= SUPPLIED TEXT =
□ □ □
Cheney, 59, is a former congressman from Wyoming, a state with just three Electoral College votes that haven't gone to a Democrat since Lyndon Johnson's landslide victory over Barry Goldwater in 1964, according to the Federal Election Commission records.

The Associated Press reported Cheney changed his voter registration from Texas to Wyoming on Friday, removing a constitutional obstacle to his becoming the Texas governor's running mate.

"Regardless of who Gov. Bush picks, I think he has the strength to win the race" against Democratic nominee and Vice President Al Gore, said Fleagle.

"Dick Cheney has a good reputation and doesn't carry a lot of baggage with him. You hear mostly good things when people talk about him," Fleagle said. Cheney is best known for his role as defense secretary under former President George Bush during the Persian Gulf War.

Still, 270 Electoral College votes are need to win the White House and Pennsylvania's 23 votes represents almost 9 percent of that goal.

Ridge, 54, won re-election to a second term in a landslide in 1998, but differs with Bush and many in the GOP who are anti-abortion.

"On that issue we are diametrically opposed, but as far as helping the ticket and having the character to be president, I think Tom Ridge does," Fleagle said.

"People who are single-issue oriented on that issue on either side are not going to change," Punt said. Most voters, however, "would look at Ridge as a whole and conclude he has a very good record," he said.

"Part of me would hate to see Gov. Ridge leave, because he's done such a wonderful job," Punt said. Even if Ridge does not get the nod for vice president, Punt said there might be a role for him as attorney general, or secretary of defense.

Bush is expected to make his vice presidential selection known prior to the Republican National Convention, which begins in Philadelphia on Monday, July 31.
□ □ □
= DATA RECORDS =

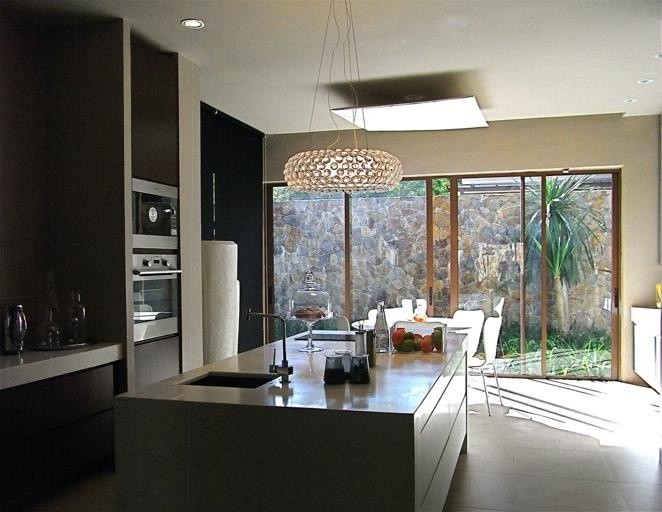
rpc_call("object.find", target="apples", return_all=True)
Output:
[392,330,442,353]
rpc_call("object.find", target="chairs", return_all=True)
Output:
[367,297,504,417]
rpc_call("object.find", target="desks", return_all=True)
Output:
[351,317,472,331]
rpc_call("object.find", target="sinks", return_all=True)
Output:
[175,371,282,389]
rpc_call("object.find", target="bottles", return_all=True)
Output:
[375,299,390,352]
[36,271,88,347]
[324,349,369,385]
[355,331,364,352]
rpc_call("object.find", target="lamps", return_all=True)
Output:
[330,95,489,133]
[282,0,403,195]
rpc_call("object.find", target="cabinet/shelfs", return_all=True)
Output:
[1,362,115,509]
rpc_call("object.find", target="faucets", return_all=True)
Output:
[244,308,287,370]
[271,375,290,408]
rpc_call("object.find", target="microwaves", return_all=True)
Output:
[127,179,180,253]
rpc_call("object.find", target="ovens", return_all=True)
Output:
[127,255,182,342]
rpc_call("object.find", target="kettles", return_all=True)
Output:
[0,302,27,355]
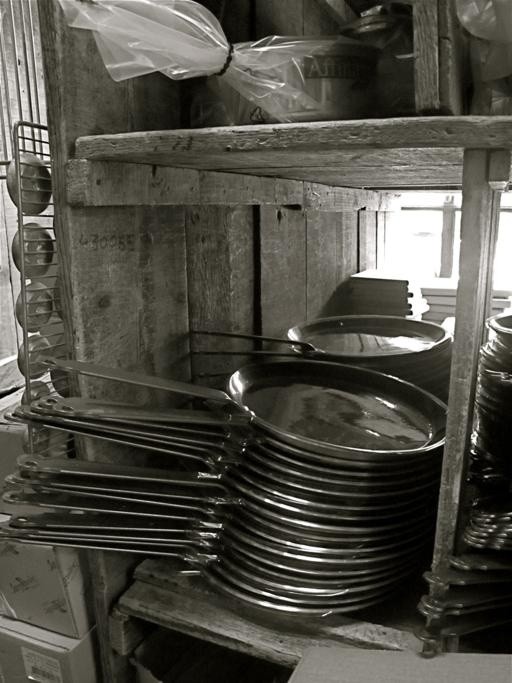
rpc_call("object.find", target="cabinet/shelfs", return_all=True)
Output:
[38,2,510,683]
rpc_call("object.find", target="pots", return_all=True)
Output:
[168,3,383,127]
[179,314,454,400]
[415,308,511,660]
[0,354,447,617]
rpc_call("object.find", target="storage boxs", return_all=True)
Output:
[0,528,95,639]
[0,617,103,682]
□ □ □
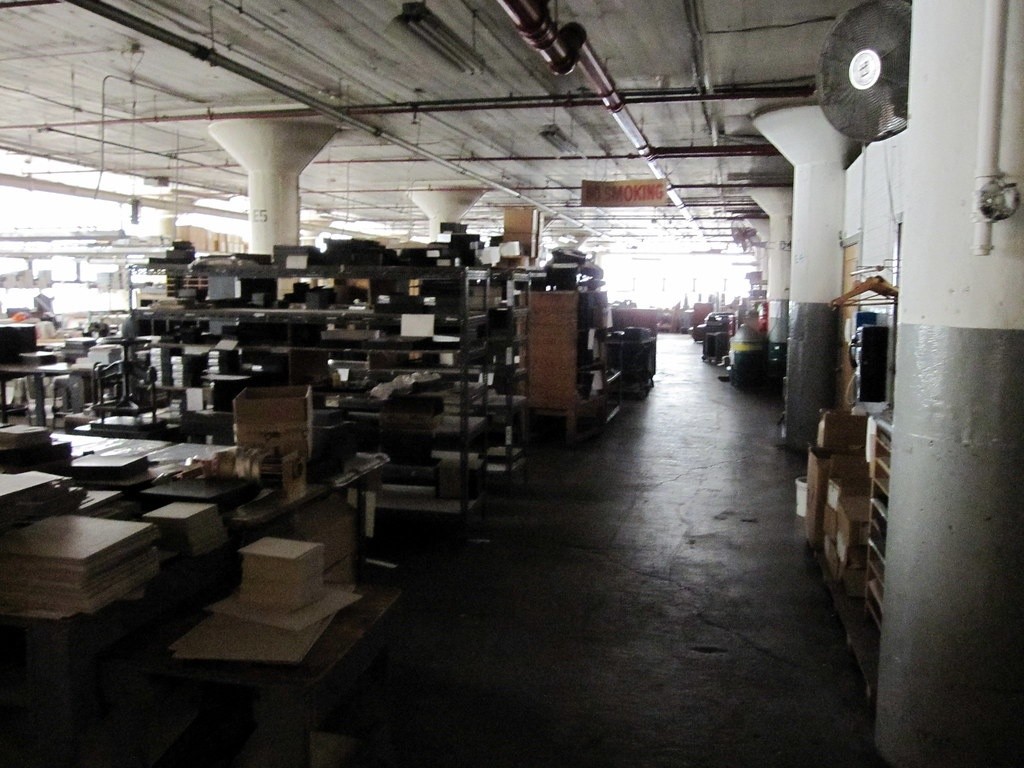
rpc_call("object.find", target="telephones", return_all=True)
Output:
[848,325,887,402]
□ □ □
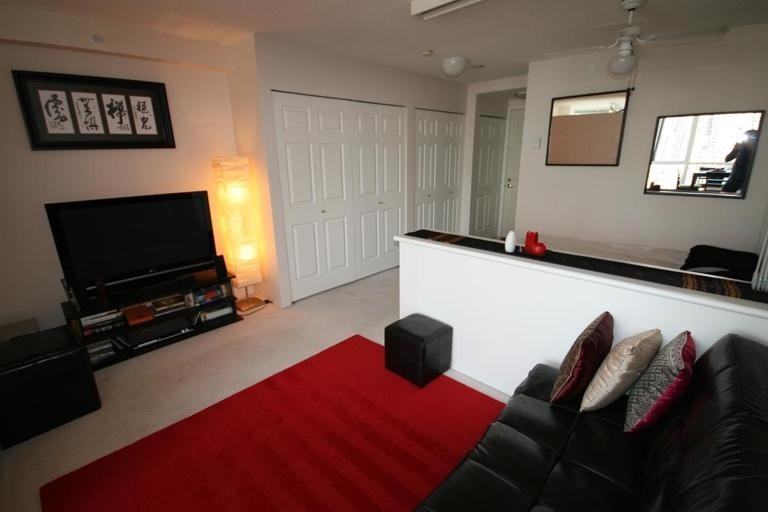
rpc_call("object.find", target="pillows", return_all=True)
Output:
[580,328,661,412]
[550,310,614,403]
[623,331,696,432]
□ □ □
= PARTS OF THE EXERCISE =
1: Translate this sentence from the article on the vice presidential pick into Spanish: "Bush is expected to make his vice presidential selection known prior to the Republican National Convention, which begins in Philadelphia on Monday, July 31."
2: Reproduce word for word the part of the article on the vice presidential pick starting with "Still, 270 Electoral" and going on through "secretary of defense.".
The listing has nothing to do with what follows.

= SOLUTIONS PER TASK =
1: Se espera que Bush dé a conocer su elección para la vicepresidencia antes de la Convención Nacional Republicana, que comienza en Filadelfia el lunes 31 de julio.

2:
Still, 270 Electoral College votes are need to win the White House and Pennsylvania's 23 votes represents almost 9 percent of that goal.

Ridge, 54, won re-election to a second term in a landslide in 1998, but differs with Bush and many in the GOP who are anti-abortion.

"On that issue we are diametrically opposed, but as far as helping the ticket and having the character to be president, I think Tom Ridge does," Fleagle said.

"People who are single-issue oriented on that issue on either side are not going to change," Punt said. Most voters, however, "would look at Ridge as a whole and conclude he has a very good record," he said.

"Part of me would hate to see Gov. Ridge leave, because he's done such a wonderful job," Punt said. Even if Ridge does not get the nod for vice president, Punt said there might be a role for him as attorney general, or secretary of defense.